● Work to do:
1. Answer these questions using the forum thread about the Air8 soil treatment.
(a) Before the treatments, how long did the yard stay wet and unmowable?
(b) What product had Jacob_S been using?
(c) In what region does 95mmrenegade say the rain fell?
2. List every username that posts in the forum thread about the Air8 soil treatment.
3. Resume the forum thread about the Air8 soil treatment and wet lawns with the next reply after the last post.

● Text shown:
# Air8 FTW



## 95mmrenegade (Jul 31, 2017)

Air8 + RGS in action 
7:45pm

6:00pm


----------



## Jacob_S (May 22, 2018)

Does it normally hold for extended periods?


----------



## 95mmrenegade (Jul 31, 2017)

Yes, before I started the treatments it would be wet for at least a day and no mowing for 2-3 days.


----------



## Jacob_S (May 22, 2018)

Awesome, I have been watching some of John's videos on YouTube and am planning on trying the products. I've been using penterra and I feel its helped but still having issues with pooling. I feel like these products would be a more long term solution.


----------



## 95mmrenegade (Jul 31, 2017)

I used Panterra about 2 months ago, seemed like it helped.


----------



## Greendoc (Mar 24, 2018)

The power of making soil aggregate. I do not like to refer to this as aeration. it triggers the mechanical aeration crowd. What it is, is restructuring soil so water and air exchange better. Punching holes in the ground does not work under my conditions.


----------



## 95mmrenegade (Jul 31, 2017)

If we had this much rain pre treatment(north east Georgia ), there is no way I could mow for the next 3-4 days. I am 100% confident I could mow middle afternoon tomorrow.


----------



## Crimson2v (Jun 25, 2017)

That's pretty impressive results! I could use that for my clay yard.

● Provided information:
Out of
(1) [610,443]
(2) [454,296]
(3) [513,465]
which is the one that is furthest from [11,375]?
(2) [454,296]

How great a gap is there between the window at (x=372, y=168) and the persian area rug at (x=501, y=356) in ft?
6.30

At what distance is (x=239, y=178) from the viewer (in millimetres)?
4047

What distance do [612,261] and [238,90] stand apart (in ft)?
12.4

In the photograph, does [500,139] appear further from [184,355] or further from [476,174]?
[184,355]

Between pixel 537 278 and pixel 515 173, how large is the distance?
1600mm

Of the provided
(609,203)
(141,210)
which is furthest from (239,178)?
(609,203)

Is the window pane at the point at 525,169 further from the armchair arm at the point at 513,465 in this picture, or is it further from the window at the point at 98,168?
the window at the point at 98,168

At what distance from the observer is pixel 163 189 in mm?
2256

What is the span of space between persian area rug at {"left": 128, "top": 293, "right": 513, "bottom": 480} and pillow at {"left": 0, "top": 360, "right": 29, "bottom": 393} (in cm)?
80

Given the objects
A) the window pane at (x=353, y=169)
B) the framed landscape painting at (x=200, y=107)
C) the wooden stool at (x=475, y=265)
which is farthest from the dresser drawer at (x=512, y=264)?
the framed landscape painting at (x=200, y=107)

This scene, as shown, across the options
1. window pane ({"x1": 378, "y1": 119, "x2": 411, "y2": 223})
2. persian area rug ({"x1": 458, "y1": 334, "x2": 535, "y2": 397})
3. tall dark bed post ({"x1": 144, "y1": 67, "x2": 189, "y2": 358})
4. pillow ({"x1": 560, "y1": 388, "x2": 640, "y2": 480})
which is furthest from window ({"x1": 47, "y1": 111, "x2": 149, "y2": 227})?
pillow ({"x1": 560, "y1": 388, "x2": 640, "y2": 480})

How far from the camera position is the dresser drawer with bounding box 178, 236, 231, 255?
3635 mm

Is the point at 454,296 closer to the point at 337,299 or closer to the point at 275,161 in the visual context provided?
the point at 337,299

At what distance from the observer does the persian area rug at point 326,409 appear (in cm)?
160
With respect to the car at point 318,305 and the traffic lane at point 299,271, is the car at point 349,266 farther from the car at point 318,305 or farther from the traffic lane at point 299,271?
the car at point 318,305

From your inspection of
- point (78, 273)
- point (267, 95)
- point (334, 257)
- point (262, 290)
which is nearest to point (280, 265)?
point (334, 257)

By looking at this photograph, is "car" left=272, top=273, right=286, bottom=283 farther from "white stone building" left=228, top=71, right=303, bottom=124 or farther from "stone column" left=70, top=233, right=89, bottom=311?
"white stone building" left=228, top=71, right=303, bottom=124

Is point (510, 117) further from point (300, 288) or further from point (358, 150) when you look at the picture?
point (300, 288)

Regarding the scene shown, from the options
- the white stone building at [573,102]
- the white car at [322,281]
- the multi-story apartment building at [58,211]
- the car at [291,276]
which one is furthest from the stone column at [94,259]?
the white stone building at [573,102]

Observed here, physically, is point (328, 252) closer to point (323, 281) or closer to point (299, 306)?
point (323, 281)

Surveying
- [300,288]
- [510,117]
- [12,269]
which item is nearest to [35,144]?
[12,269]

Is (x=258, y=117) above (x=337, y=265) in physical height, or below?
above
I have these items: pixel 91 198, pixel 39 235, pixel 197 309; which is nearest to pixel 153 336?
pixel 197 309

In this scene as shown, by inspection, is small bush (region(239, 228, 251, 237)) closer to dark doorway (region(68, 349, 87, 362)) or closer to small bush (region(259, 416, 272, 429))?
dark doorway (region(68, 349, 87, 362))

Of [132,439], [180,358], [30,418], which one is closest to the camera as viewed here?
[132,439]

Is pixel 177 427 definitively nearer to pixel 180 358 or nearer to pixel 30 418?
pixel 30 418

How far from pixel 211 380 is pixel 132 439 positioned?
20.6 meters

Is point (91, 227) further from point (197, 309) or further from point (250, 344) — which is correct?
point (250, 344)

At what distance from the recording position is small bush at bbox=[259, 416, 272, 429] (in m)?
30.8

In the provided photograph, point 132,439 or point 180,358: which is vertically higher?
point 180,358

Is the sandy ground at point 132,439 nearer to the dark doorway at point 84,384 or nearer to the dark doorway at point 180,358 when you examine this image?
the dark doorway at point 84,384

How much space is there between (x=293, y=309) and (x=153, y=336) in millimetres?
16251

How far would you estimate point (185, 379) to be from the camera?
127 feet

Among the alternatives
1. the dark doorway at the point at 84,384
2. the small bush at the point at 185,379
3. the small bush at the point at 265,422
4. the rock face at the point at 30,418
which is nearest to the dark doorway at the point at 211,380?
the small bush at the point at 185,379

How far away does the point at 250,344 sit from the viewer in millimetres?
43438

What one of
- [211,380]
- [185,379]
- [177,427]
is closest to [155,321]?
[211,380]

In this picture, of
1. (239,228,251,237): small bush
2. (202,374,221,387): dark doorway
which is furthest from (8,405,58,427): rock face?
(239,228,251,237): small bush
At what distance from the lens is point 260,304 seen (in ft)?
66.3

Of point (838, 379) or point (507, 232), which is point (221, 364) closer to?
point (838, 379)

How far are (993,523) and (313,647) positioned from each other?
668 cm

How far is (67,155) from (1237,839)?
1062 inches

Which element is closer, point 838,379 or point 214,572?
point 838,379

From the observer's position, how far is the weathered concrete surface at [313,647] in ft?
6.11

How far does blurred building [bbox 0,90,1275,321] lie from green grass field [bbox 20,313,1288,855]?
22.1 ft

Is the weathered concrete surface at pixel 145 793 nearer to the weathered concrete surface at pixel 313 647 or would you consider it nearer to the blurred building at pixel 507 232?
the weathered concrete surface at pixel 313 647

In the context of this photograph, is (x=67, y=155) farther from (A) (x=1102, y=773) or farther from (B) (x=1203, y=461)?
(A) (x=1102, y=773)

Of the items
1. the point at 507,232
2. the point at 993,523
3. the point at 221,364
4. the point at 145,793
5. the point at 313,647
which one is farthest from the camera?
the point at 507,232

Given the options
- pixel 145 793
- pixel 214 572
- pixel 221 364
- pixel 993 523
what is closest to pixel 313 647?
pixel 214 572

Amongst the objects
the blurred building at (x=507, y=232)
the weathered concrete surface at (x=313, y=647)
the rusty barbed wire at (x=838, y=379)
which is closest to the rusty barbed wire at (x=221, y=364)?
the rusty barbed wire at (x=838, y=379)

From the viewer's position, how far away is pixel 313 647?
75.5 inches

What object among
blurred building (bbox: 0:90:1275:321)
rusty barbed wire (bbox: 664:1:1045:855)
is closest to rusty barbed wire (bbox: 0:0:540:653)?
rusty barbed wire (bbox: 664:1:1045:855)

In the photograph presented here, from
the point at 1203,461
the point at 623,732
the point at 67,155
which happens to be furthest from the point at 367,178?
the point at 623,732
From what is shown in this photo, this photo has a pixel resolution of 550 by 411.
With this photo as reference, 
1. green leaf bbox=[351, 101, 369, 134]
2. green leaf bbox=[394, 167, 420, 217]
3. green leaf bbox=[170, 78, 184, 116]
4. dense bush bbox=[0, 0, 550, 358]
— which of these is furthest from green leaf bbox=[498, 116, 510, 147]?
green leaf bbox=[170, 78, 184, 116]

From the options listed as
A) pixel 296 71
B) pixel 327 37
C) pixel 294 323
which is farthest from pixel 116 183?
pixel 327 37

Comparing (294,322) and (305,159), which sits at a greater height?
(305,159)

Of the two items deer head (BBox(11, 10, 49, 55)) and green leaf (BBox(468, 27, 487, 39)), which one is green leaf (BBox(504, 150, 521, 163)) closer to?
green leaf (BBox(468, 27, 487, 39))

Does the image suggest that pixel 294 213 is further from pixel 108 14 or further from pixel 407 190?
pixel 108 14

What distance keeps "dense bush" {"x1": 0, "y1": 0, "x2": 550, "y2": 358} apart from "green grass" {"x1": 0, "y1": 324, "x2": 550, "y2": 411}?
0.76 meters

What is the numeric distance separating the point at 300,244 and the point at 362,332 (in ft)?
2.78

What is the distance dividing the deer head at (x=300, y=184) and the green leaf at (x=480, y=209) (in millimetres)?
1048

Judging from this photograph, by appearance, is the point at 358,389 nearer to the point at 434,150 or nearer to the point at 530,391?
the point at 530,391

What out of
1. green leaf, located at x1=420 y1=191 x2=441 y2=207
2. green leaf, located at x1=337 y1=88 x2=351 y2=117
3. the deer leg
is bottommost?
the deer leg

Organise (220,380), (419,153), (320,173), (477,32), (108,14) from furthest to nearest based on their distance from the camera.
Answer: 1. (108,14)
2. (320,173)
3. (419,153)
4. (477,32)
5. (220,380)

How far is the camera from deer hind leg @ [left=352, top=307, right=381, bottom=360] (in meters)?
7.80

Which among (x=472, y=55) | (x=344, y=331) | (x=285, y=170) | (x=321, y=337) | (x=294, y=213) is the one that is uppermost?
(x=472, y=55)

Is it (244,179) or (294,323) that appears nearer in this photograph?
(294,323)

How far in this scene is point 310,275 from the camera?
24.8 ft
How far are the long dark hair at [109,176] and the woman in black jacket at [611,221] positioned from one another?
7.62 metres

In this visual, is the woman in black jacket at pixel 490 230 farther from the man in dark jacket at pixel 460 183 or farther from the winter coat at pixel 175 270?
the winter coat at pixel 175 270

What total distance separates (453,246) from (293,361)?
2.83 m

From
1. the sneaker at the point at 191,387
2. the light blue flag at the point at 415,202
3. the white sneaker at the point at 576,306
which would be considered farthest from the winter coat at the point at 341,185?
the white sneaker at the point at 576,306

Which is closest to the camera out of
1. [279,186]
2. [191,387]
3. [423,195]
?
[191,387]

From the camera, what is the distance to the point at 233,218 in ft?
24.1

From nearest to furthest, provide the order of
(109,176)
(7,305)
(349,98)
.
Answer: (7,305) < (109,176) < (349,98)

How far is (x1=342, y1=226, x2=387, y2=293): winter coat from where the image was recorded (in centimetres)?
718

● Final results:
1.
(a) It stayed wet for at least a day, with no mowing for 2-3 days.
(b) Penterra.
(c) North east Georgia.

2. 95mmrenegade, Jacob_S, Greendoc, Crimson2v

3.
----------



## Delmarva Keith (May 12, 2018)

It's expensive to try but you've convinced me to try it. As a confirmed skeptic of these "magic sprays" supported by gobbledygook youtube explanations, you have no idea how disappointed I will be if it actually works.


----------



## Suburban Jungle Life (Mar 1, 2018)

I've had similar results. In the past, water just ran off the strip of grass into the street. It was just a swampy puddle but now there is no puddle and no runoff. I couldn't believe my eyes! For me, it worked really well and I'm sold. If you have a lot to treat, it can get pricey but if you have a small lawn, it'll last a while. @Delmarva Keith The 5 gal purchase applied at 9oz/M will cover 71M. If you use it at 8oz/M, then you can get 4 apps on your 20M. 2 apps a year instead of running an aerator to me is a cost savings. Of course, this is dependent on if it works for you. I imagine it might depend on your soil type and may not work for all soil types.


----------



## social port (Jun 19, 2017)

I didn't catch that the pictures were at 6:00 and 7:45 the first time I saw the photos. 
That is so impressive.

What are you all using to apply? I've been using a hose-end sprayer (Ortho), and I sense that the ratio of water to product is inconsistent. That mades it more difficult to control product application rates, and I really don't want to be heavy-handed or (especially) uneven in coverage.


----------



## Delmarva Keith (May 12, 2018)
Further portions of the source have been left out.